Wednesday, August 3, 2016

Siggraph '16 Paper - Fish Swimming Simulation

This video just popped up on my Youtube feed this morning:

It's the video accompanying a paper that was presented at Siggraph 2016 last week (pity I couldn't be there... there were quite a few talks/production sessions I'd have liked to attend), describing a system they build for simulating how different types of fish swim. They also discuss how this method can be used for simulating schools of fish swimming and interacting to various forms of shaping controls (e.g. for art directing the results), including doing so interactively!

As long-time readers of this blog will know, I'm a big fan of fish (and watching tanks of them swim around), and even more so when these are animated ;)   So, naturally, I do like this paper a lot!

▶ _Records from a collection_
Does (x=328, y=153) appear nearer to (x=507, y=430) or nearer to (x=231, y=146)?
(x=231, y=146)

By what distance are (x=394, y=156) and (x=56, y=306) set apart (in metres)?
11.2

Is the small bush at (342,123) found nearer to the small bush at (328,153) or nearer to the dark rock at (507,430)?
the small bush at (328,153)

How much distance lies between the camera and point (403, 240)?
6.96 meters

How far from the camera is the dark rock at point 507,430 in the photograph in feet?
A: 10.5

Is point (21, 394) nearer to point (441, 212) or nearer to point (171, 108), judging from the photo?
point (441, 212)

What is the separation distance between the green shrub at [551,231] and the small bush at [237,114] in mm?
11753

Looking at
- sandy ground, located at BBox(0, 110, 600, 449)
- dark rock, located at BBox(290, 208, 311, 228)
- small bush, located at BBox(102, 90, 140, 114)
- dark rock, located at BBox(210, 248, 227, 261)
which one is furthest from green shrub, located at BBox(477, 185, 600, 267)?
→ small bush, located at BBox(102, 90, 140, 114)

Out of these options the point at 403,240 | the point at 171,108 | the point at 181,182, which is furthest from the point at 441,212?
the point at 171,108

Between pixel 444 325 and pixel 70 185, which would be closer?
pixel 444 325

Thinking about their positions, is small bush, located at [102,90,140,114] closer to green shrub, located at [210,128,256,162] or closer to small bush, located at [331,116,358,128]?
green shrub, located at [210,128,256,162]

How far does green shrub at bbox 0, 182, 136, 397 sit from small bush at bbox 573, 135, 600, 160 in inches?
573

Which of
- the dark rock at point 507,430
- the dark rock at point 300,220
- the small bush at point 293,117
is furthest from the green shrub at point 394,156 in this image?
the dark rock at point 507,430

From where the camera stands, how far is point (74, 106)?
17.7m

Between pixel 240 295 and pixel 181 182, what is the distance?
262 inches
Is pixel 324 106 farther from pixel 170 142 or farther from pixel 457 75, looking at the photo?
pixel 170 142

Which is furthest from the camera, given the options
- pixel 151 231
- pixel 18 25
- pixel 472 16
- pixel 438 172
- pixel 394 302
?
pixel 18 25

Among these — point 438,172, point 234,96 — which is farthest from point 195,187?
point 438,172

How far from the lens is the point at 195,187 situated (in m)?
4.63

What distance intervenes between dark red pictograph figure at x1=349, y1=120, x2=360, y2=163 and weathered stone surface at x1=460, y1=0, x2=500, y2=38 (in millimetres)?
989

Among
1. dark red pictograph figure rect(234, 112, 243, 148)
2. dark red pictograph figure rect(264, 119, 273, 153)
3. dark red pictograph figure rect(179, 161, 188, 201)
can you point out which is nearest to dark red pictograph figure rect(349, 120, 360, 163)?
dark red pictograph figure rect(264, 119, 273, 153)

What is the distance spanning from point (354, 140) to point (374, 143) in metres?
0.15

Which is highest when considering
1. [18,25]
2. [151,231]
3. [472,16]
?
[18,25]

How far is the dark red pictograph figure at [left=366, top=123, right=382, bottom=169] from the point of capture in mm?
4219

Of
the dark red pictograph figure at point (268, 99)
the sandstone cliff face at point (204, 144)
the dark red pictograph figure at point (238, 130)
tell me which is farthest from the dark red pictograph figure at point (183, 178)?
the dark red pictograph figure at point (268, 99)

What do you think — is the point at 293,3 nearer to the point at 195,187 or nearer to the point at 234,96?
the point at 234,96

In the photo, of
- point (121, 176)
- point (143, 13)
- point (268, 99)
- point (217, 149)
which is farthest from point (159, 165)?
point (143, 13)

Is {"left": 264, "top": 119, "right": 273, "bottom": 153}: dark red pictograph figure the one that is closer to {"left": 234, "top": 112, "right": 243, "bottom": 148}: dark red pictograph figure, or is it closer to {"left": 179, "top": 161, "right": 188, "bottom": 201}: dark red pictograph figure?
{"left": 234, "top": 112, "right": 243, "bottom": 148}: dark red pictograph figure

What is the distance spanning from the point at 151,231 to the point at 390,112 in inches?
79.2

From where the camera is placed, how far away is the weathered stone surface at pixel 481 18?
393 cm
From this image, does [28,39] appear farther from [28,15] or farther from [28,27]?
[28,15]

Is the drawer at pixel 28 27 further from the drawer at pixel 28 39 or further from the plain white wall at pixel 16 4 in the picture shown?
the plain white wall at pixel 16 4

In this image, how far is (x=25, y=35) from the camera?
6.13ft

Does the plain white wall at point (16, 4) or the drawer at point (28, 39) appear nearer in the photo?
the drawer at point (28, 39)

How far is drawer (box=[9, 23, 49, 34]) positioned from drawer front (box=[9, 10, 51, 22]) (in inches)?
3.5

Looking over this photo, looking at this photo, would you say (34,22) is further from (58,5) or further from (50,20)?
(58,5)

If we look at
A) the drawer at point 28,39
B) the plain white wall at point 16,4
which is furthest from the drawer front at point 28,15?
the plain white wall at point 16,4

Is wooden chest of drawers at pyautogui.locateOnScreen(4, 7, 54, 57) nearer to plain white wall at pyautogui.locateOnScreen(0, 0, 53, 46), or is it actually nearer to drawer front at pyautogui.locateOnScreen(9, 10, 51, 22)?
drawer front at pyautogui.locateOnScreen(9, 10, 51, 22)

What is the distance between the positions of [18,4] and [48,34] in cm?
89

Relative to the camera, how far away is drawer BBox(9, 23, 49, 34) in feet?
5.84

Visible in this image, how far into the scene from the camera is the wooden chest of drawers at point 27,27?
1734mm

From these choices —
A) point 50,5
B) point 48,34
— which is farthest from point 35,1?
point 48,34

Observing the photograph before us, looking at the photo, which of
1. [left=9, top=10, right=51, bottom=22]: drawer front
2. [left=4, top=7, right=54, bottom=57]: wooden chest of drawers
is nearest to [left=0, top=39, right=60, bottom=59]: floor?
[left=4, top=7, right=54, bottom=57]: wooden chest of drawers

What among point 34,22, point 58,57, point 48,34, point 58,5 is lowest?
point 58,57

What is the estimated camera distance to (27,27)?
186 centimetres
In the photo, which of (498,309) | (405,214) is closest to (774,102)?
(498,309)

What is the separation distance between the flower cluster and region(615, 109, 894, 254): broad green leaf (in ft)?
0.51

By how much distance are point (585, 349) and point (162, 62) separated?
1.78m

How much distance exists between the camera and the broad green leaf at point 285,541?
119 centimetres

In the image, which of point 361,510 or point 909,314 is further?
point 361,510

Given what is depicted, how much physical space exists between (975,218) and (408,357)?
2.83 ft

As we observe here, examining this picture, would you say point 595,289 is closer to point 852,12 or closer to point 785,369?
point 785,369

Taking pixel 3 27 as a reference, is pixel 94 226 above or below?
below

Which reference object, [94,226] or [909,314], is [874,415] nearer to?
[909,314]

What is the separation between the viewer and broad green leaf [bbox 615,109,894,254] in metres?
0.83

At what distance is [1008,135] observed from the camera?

▶ _Short exercise_
Please reproduce the entire blog post about the fish swimming simulation paper word for word. These records stand apart from the blog post and are not connected to it.

▶ _Answer in full_
Wednesday, August 3, 2016

Siggraph '16 Paper - Fish Swimming Simulation

This video just popped up on my Youtube feed this morning:

It's the video accompanying a paper that was presented at Siggraph 2016 last week (pity I couldn't be there... there were quite a few talks/production sessions I'd have liked to attend), describing a system they build for simulating how different types of fish swim. They also discuss how this method can be used for simulating schools of fish swimming and interacting to various forms of shaping controls (e.g. for art directing the results), including doing so interactively!

As long-time readers of this blog will know, I'm a big fan of fish (and watching tanks of them swim around), and even more so when these are animated ;)   So, naturally, I do like this paper a lot!